Si me preguntan quién es el nuevo alcalde de Barcelona, puedo decir su nombre y también el nombre del partido por el cual se presentaba; pero, a partir de aquí, que no me pregunten nada más porque seguro que diría una falsedad. Obviamente, no buscada. No sabría definir quién es, y no lo digo solo porque se haya pasado la campaña haciendo ver que no estaba en el gobierno municipal hasta justo antes de abrirse el periodo electoral, o de cuáles eran sus líneas rojas a la hora de establecer alianzas; sino, o también, por cuál ha sido el pacto que lo ha llevado hasta conseguir el cargo.

Hace mucho tiempo que el eje izquierda-derecha se ha desdibujado completamente, solo hay que ir a mirar los programas de las últimas, y me refiero a unas cuantas, elecciones, y lo que es más importante todavía: las acciones que se llevan a cabo una vez se ha ganado. O, en su defecto, se han cambiado los cromos para poder gobernar. Para los incrédulos e incrédulas, mirad las cifras de desigualdad y cómo estas crecen, aunque los partidos que se dicen de izquierdas están en el poder. Mirad también, y todavía más de cerca, los derechos que vamos perdiendo como ciudadanos y ciudadanas de un país democrático. Y, en definitiva, cómo se va degradando la democracia hasta el punto de que se tiene que hablar de ella cada día para no perderla de vista y mantener la ilusión de que es plena. No es para reír, pero diremos que me hace bastante gracia cuando dicen que España es una democracia plena. Siempre me pregunto: ¿plena de qué?

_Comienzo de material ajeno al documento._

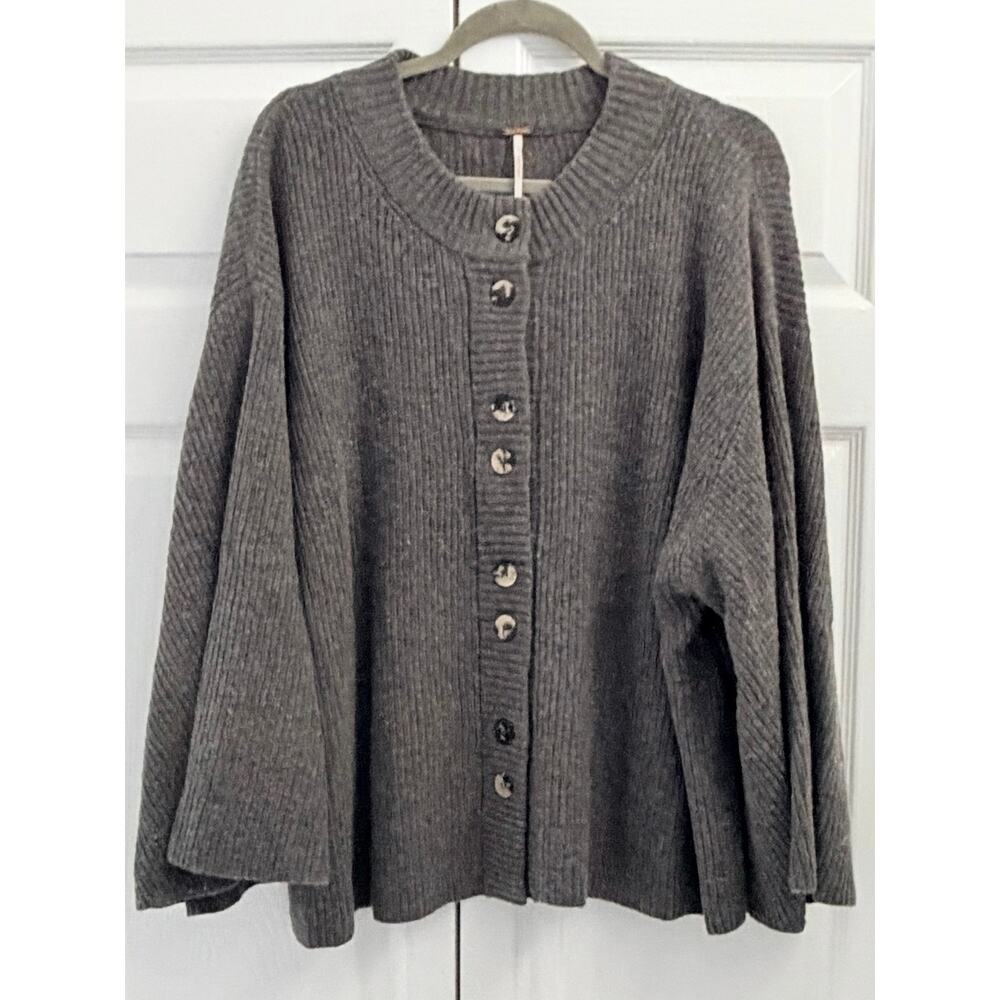 Free People Vanilla Cape Cardi NWT Size Small Cardigan - Picture 4 of 5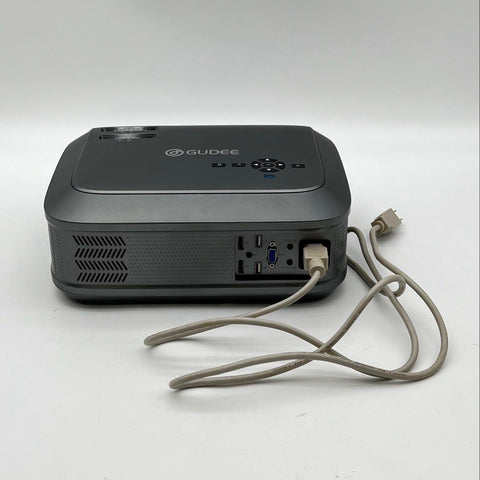 Gudee LED Home Theater Projector Dual HDMI USB VGA 145W Gray Tested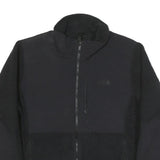 THE NORTH FACE Mens Black Outdoor Jacket L Polyester Blend Full Zip Plain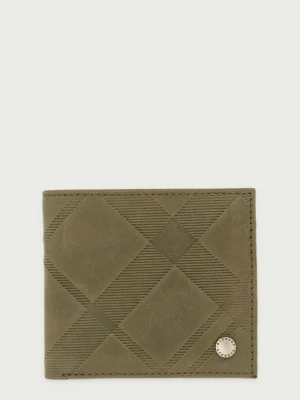 Barbour portfel męski skórzany zielony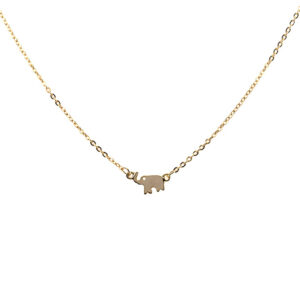 Gold Elephant Necklace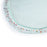 Round Flat Platter <br> Clear with Multicolor Dots <br> (Ø 55) cm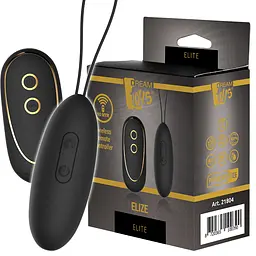 Віброяйце Dreamtoys Elite Elize 8 см чорний - мініатюра 4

En Catalunya, y en el conjunto del estado español, la difuminación del eje izquierda-derecha ha dejado paso a otro eje que ha emergido desacomplejadamente en este pacto de Barcelona: la liga españolista de los partidos estatales contra Catalunya

Sin duda, en la autodenominación recae una buena parte del problema, pero va más allá y no es solo que el poder está en otra parte, cosa que también es cierta, pero que no cambia especialmente porque los que se presentan a las elecciones cuando ya están en la silla no hacen nada que les perjudique su futuro político. Hasta el punto de hacer auténticos malabares con la ideología —la propia y la del resto—, por eso la derecha siempre está tan tranquila, también cuando supuestamente pierde. Los que perdemos de verdad somos toda la ciudadanía, porque el presente y el futuro político ya no es el de la gente, es el de las y los propios políticos y todos los miembros de sus partidos.

Este sábado pasado ha dejado boquiabiertos a más de uno y una, no porque lo que ha pasado no fuera posible, sino porque ha dejado demasiados culos —culos atados en la silla y culos alquilados en casa de otro— al aire. No es ya ni una cuestión de coherencia mínima, sino que entre la declaración —lo que se dice— y la acción —lo que se acaba haciendo— ya no hay, en el caso de muchos políticos, no solo distancia sino una contradicción flagrante que se asume como una nueva manera eficiente de hacer política. Las explicaciones justificativas de las maniobras no son ya ni poéticas, ¡directamente esperpénticas! ¡Pero ni se despeinan!

Ahora bien, en Catalunya, y en el conjunto del estado español, la difuminación del eje izquierda-derecha ha dejado paso a otro eje que ha emergido desacomplejadamente en este pacto de Barcelona: la liga españolista de los partidos estatales contra Catalunya. El 155 no solo no ha acabado, sino que sigue ampliando la base; lo que no quita que los comuns, cuando les vuelva a convenir, harán ver que ellos juegan en otra liga. ¡Una liga que como mínimo debe ser sideral!

Lo que también me preocupa de todo: Barcelona se ha hecho grande en el mundo porque no consiguieron gobernarla desde Madrid. Con el espectáculo del sábado, ¡no sé cuál será la Barcelona del futuro!